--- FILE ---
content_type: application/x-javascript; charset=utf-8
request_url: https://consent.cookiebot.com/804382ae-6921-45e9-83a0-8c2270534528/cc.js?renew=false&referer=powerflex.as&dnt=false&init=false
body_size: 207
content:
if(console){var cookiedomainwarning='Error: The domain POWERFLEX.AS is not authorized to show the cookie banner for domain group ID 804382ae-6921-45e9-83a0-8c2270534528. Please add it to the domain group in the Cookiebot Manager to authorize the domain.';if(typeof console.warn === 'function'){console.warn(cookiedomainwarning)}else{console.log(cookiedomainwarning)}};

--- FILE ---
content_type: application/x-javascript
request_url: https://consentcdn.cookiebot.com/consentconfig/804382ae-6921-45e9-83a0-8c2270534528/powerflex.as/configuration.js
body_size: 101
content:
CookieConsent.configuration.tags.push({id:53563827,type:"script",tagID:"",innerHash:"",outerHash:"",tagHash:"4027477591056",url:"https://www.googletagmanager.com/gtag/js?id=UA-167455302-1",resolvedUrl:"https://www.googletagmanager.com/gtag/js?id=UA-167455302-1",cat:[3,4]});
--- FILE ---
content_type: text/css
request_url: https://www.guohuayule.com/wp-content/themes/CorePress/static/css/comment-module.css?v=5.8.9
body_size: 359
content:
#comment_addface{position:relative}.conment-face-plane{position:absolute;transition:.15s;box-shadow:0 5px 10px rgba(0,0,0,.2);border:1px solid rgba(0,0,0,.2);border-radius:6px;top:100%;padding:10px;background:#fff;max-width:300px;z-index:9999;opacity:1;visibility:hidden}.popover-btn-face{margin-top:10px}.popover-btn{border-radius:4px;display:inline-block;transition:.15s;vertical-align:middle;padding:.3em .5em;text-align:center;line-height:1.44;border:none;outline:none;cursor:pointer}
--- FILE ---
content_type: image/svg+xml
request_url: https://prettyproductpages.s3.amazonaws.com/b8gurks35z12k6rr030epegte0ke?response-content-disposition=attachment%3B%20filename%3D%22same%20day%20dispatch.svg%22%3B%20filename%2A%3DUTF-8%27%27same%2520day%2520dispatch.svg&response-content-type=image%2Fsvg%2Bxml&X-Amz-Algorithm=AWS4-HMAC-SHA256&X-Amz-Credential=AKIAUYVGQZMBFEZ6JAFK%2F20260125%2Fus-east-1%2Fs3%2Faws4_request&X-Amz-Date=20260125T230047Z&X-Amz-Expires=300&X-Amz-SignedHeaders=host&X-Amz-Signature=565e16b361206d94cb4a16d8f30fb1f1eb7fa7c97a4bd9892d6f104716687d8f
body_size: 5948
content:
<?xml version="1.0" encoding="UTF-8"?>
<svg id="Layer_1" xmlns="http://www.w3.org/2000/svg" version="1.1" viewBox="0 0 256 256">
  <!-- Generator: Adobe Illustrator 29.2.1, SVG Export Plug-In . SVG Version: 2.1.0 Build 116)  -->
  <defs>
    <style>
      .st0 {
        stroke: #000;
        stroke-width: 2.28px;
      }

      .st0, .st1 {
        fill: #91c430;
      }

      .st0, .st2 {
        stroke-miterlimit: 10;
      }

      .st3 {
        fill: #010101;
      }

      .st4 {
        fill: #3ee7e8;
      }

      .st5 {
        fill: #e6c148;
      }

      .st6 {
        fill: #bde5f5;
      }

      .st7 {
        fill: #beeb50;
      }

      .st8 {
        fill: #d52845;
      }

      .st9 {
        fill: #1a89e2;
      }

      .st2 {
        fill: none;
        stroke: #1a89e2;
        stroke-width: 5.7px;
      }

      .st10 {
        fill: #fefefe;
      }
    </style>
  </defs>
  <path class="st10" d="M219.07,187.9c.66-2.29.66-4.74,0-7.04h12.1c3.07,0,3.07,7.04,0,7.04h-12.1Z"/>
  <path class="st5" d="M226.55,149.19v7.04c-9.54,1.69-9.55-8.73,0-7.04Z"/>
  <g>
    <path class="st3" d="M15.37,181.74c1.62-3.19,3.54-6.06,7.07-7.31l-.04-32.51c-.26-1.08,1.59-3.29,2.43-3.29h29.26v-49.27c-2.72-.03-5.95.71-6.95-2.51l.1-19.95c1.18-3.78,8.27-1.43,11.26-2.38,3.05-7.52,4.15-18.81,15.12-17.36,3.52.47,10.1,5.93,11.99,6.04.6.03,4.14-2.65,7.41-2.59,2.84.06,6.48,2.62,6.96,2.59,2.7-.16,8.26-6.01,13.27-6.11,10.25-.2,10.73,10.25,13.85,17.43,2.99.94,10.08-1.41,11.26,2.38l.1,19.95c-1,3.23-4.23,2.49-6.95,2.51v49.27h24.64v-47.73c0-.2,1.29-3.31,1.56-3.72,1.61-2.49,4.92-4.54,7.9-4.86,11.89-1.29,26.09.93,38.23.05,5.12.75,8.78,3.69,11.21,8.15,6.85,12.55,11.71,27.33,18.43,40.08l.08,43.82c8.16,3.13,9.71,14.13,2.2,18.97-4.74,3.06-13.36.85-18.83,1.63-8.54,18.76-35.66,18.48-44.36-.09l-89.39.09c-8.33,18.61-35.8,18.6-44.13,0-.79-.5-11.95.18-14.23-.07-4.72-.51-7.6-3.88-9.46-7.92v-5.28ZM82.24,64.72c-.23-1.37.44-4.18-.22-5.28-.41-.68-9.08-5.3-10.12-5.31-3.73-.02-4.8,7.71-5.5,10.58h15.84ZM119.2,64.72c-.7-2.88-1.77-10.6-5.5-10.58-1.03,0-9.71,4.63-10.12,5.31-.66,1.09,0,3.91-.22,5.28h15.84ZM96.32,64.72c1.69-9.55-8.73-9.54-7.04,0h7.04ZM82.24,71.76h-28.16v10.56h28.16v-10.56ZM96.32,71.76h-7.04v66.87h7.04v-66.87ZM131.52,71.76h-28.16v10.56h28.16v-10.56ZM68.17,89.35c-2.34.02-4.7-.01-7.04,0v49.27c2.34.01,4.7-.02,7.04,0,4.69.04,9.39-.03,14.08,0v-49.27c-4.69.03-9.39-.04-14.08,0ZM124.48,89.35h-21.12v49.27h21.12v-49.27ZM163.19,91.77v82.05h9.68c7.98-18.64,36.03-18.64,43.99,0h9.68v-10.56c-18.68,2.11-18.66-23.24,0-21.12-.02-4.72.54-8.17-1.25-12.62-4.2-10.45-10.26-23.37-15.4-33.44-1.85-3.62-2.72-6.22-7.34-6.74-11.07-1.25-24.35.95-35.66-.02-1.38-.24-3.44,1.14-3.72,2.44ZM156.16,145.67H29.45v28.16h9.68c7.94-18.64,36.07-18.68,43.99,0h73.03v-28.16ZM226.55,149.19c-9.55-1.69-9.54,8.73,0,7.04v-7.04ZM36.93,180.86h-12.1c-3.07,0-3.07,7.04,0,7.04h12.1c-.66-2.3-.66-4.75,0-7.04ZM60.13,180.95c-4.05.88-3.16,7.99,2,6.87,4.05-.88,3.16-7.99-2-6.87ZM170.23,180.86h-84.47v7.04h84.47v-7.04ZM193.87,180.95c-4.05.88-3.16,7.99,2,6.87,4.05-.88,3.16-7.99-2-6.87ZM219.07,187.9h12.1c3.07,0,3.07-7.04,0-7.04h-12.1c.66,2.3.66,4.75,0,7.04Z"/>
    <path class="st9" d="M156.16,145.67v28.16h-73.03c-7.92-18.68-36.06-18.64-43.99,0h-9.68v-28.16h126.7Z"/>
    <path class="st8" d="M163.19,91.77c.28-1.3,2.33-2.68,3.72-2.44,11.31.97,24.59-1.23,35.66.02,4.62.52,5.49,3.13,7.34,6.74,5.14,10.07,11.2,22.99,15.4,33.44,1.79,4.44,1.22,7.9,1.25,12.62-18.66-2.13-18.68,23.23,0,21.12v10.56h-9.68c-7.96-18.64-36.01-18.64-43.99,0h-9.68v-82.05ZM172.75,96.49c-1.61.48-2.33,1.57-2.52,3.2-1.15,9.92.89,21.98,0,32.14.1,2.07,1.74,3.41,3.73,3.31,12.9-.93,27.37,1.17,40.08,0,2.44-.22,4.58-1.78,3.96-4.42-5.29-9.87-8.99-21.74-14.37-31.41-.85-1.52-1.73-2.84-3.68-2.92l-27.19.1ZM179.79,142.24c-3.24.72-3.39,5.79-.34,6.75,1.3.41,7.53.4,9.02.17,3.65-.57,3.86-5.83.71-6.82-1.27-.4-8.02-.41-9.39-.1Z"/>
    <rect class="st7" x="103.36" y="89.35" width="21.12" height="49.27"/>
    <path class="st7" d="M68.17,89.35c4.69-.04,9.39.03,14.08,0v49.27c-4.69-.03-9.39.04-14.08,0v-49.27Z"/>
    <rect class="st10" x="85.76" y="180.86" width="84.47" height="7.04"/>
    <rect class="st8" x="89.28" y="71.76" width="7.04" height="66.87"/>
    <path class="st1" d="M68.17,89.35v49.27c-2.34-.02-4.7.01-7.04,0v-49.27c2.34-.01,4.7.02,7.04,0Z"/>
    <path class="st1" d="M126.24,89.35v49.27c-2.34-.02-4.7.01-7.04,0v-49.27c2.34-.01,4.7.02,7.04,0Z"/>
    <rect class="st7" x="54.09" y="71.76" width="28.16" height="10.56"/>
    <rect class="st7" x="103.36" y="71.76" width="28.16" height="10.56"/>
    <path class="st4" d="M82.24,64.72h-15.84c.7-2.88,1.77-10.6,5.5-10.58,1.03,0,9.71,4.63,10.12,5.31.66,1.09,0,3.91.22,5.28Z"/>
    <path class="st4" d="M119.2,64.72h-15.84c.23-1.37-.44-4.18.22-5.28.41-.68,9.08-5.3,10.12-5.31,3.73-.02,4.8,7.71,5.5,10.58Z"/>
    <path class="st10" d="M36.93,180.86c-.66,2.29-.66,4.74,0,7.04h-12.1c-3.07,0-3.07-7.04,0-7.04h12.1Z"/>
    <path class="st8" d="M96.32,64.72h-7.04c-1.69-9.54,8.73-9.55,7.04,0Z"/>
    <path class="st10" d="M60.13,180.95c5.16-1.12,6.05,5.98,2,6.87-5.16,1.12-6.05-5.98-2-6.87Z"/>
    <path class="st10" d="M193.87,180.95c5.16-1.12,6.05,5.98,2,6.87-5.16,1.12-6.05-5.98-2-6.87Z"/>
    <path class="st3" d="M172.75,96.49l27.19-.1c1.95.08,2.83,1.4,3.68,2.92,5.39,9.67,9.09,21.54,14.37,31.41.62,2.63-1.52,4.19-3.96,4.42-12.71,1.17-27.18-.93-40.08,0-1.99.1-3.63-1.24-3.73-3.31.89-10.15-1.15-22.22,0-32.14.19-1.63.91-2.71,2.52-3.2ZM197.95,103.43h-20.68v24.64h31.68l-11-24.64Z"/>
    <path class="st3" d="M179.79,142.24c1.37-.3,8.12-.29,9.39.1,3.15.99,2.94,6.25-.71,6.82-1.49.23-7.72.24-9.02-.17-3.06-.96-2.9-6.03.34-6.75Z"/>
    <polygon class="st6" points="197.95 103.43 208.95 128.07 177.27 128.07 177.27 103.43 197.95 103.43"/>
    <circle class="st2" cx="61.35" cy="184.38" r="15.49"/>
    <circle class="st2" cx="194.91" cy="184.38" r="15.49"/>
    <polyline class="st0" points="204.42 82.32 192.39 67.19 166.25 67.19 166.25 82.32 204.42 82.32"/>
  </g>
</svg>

INSTRUCTIONS TO FOLLOW:
Report how many lines of the entries include the word "circle", and let the number stand alone.

ANSWER BOX:
2